# start of Records to process
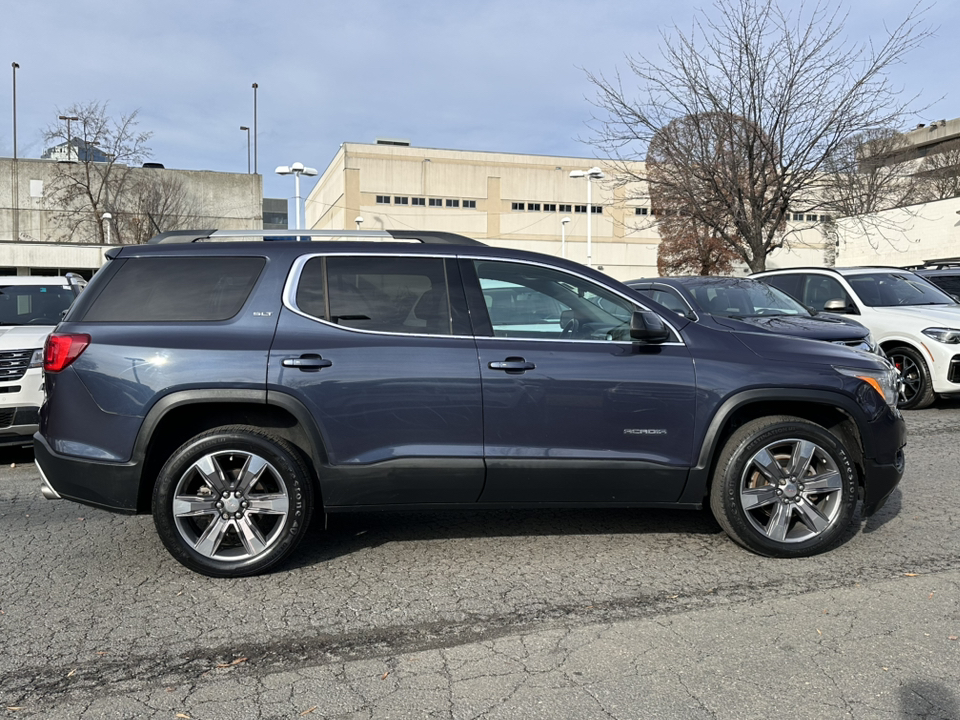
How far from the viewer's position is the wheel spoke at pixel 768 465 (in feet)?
14.2

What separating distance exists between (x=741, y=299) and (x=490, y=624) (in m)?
6.76

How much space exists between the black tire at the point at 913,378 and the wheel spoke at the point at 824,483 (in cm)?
611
# end of Records to process
Task details -
Copy the whole of the material above exactly, but not its images.

Problem solution -
How far from the viewer's position is the wheel spoke at pixel 768 465 (in feet)?
14.2

What separating distance exists between (x=741, y=299) and (x=490, y=624) (in m)?
6.76

How much space exists between the black tire at the point at 913,378 and the wheel spoke at the point at 824,483 (in cm)?
611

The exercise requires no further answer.